### [Exercise aim]
In the GtkD garbage collection thread below, what happened when addRange and removeRange were removed?

### [Text]
________
I'm still a little confused (not unusual!), I'm not seeing why adding the event (signal) makes a difference to it being GC'ed. I may not be following what you are saying above, but I'm not seeing how the reference count on the button being held by the listboxrow is a problem since that should be the same regardless of whether we have the event or not. I'm also not seeing the issue as being the delegate holding a reference to the lisboxrow, the GC should be able to collect a graph of objects so once the listboxrow goes out of scope everything associated with it should be collected.

Instead I think the issue is the addRange in DClosure preventing the GC and I'm not sure why this is needed. It looks like you are preventing the memory associated with gGlosure from being GC'ed by using addRange however the base Closure class already has a reference to the pointer. I guess that's not enough to prevent the memory from being GC'ed and if that's the case is there a way to simply maintain a reference to the block of memory as an instance variable instead of using addRange?

The whole idea I was trying to get at in my original comment is to not use addRoot/addRange for DClosure but rather tie it to the ObjectG lifecycle via instance variables. I was thinking this would allow the GC to naturally collect the graph of objects once the ObjectG expires via it's own ref counting and the removeRoot that your are managing.

gnunn1 commented 6 years ago

And looking at the code some more for DClosure, at this line here a GClosure is allocated:

https://github.com/gtkd-developers/GtkD/blob/master/generated/gtkd/gobject/DClosure.d#L85

Is the variable here shadowing the gClosure field in the base Closure class?

https://github.com/gtkd-developers/GtkD/blob/master/generated/gtkd/gobject/Closure.d#L84

gnunn1 commented 6 years ago

Ignore that last comment, I didn't follow it all the way through where it was getting passed in the super and set it in the base class.

I also tried removing the addRange and removeRange, worked fine in gctest but immediately started segfaulting in tilix. Looking into it a bit more.

MikeWey commented 6 years ago

I'm still a little confused (not unusual!), I'm not seeing why adding the event (signal) makes a difference to it being GC'ed. I may not be following what you are saying above, but I'm not seeing how the reference count on the button being held by the listboxrow is a problem since that should be the same regardless of whether we have the event or not. I'm also not seeing the issue as being the delegate holding a reference to the lisboxrow, the GC should be able to collect a graph of objects so once the listboxrow goes out of scope everything associated with it should be collected.

The biggest issue is that GtkD will make the button a GC root when it's ref count is grater than 2, this is to make sure the Button class isn't collected while it's still used by GTK and it's signal handlers might be called. The GC won't collect a root or anything referenced by a root.

Instead I think the issue is the addRange in DClosure preventing the GC and I'm not sure why this is needed. It looks like you are preventing the memory associated with gGlosure from being GC'ed by using addRange however the base Closure class already has a reference to the pointer. I guess that's not enough to prevent the memory from being GC'ed and if that's the case is there a way to simply maintain a reference to the block of memory as an instance variable instead of using addRange?
________
### [Data records]

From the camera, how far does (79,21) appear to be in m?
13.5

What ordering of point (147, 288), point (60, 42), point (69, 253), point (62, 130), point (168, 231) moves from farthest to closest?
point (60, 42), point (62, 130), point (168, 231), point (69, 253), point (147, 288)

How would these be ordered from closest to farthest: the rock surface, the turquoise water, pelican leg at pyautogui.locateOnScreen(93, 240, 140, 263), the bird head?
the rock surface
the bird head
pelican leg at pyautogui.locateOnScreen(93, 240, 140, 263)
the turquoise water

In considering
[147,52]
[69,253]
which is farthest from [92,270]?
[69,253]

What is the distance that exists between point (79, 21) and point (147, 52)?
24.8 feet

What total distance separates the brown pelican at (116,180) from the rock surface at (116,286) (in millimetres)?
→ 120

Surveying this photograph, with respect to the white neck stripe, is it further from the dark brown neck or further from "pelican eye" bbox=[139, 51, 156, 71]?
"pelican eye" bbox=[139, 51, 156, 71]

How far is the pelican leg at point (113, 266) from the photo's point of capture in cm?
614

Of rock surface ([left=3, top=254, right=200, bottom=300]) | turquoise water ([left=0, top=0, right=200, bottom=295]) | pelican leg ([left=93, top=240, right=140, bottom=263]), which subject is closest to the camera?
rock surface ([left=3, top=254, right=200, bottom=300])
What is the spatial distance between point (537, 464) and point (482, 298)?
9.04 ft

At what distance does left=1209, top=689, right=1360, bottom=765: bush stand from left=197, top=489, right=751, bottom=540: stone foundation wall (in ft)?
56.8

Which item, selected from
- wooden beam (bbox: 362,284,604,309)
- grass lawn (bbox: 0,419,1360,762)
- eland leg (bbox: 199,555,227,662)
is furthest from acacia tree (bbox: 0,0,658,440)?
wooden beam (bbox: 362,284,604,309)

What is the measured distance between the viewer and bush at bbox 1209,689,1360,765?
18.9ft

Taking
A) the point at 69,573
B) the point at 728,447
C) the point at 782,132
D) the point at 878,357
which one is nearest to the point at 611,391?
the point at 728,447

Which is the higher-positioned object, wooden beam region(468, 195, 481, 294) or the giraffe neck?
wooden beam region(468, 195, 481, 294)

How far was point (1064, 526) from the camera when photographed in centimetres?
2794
________
### [Finished exercise]
It worked fine in gctest but immediately started segfaulting in tilix.